Material for the task —

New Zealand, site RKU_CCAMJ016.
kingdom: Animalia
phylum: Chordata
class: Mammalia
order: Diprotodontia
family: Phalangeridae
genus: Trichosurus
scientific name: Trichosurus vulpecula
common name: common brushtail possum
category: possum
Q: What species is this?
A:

The task —
The complete data is to be transcribed verbatim.

Response to the task —
New Zealand, site RKU_CCAMJ016.
kingdom: Animalia
phylum: Chordata
class: Mammalia
order: Diprotodontia
family: Phalangeridae
genus: Trichosurus
scientific name: Trichosurus vulpecula
common name: common brushtail possum
category: possum
Q: What species is this?
A:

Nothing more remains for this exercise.